** Records for the task **
================

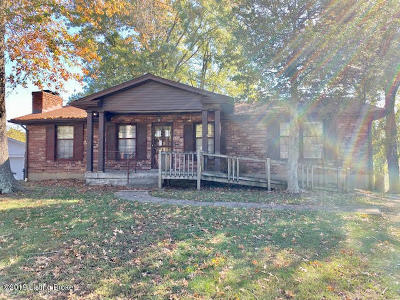 Louisville Single Family Home For Sale: 5613 Tall Oaks Ct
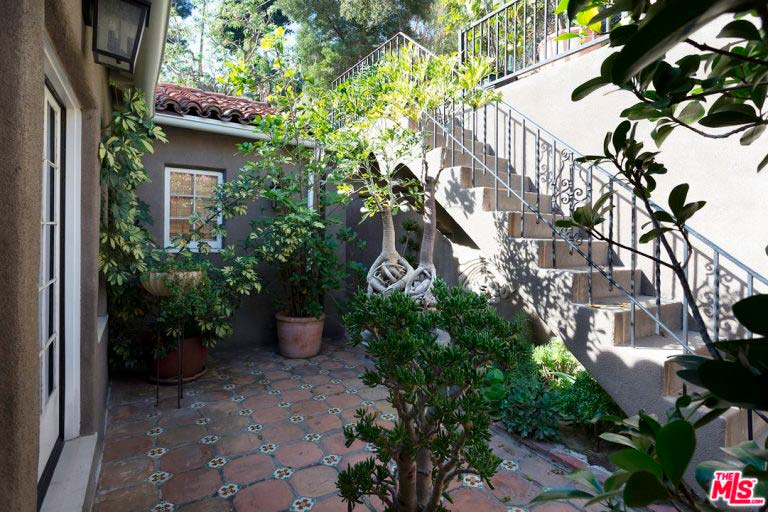 Дом Ашера на Голливудских Холмах
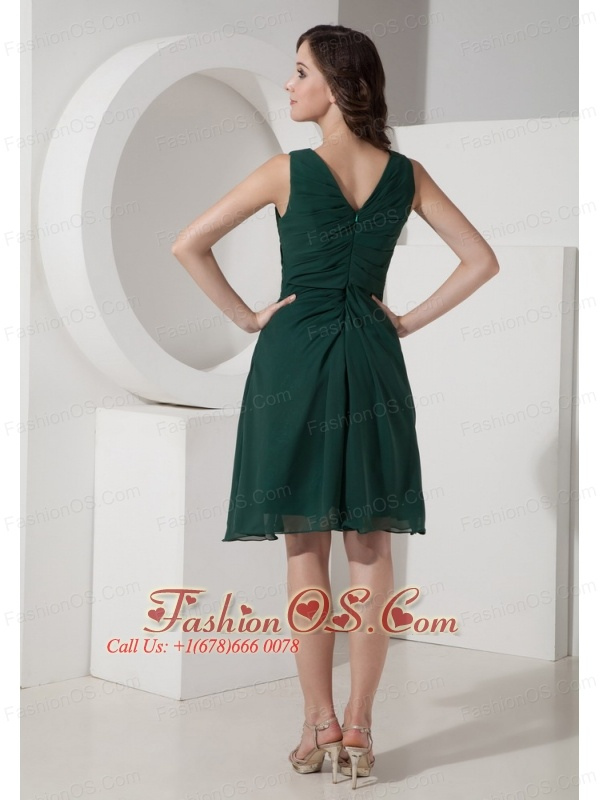 Hunter green A-Line / Princess V-neck Knee-length Chiffon Ruched Prom Dress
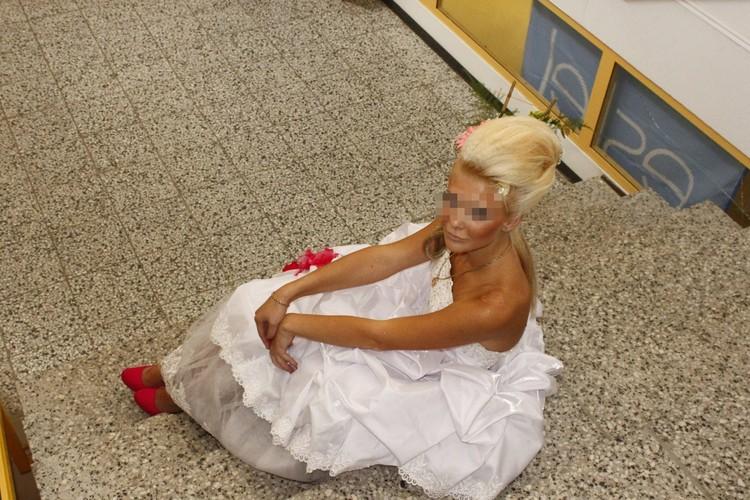 Маша была похожа на невесту, но замуж не вышла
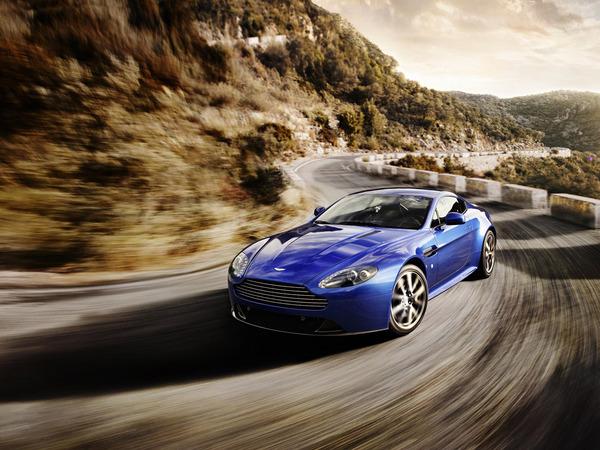 Nouvelle Aston Martin V8 Vantage S : nouvelle boîte, nouveaux réglages châssis et 430 ch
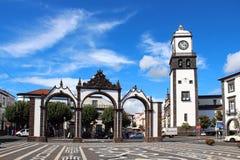 波塔斯角da Cidade (对城市的门), Ponta Delgada,圣地米格尔 免版税库存图片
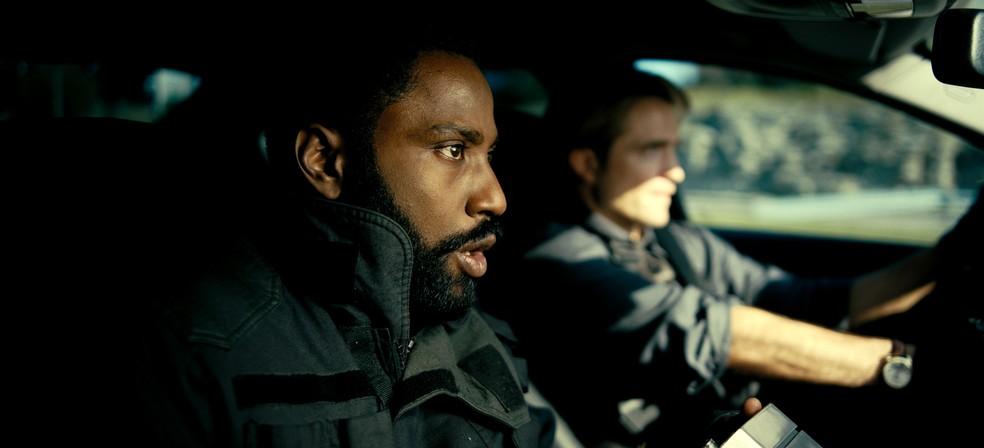 John David Washington e Robert Pattinson em cena de 'Tenet' — Foto: Divulgação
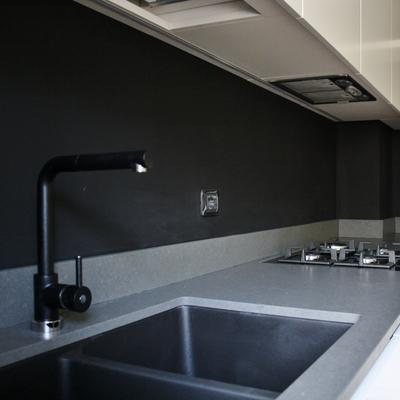 particolare piano con lavello sottopiano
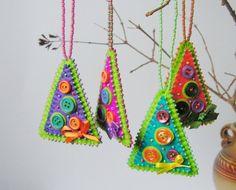 Kerstboom hangertje van vilt, knoopjes en kraaltjes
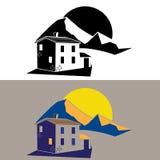 Maison de campagne dans les montagnes Photographie stock libre de droits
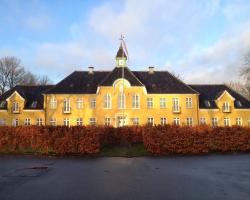 Flyvestation Værløse - Slottet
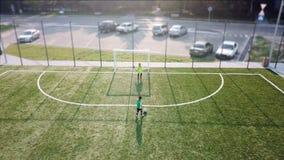 Mała gracz futbolu kopania piłki nożnej piłka bramy zbiory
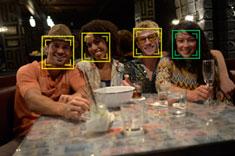 Es posible detectar hasta 35 personas en aproximadamente 0,08 segundos, aunque no estén mirando directamente a la cámara.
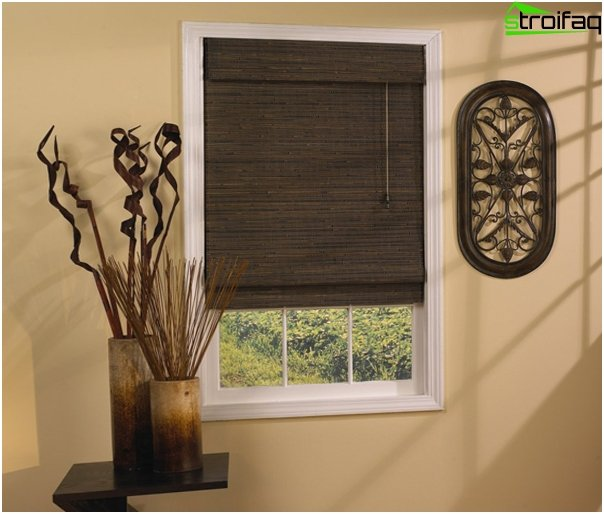 Roman blinds in a colonial style - 1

================

Copy the listing above word for word. Do not include the pictures.

** Exercise answer **
 Louisville Single Family Home For Sale: 5613 Tall Oaks Ct
 Дом Ашера на Голливудских Холмах
 Hunter green A-Line / Princess V-neck Knee-length Chiffon Ruched Prom Dress
 Маша была похожа на невесту, но замуж не вышла
 Nouvelle Aston Martin V8 Vantage S : nouvelle boîte, nouveaux réglages châssis et 430 ch
 波塔斯角da Cidade (对城市的门), Ponta Delgada,圣地米格尔 免版税库存图片
 John David Washington e Robert Pattinson em cena de 'Tenet' — Foto: Divulgação
 particolare piano con lavello sottopiano
 Kerstboom hangertje van vilt, knoopjes en kraaltjes
 Maison de campagne dans les montagnes Photographie stock libre de droits
 Flyvestation Værløse - Slottet
 Mała gracz futbolu kopania piłki nożnej piłka bramy zbiory
 Es posible detectar hasta 35 personas en aproximadamente 0,08 segundos, aunque no estén mirando directamente a la cámara.
 Roman blinds in a colonial style - 1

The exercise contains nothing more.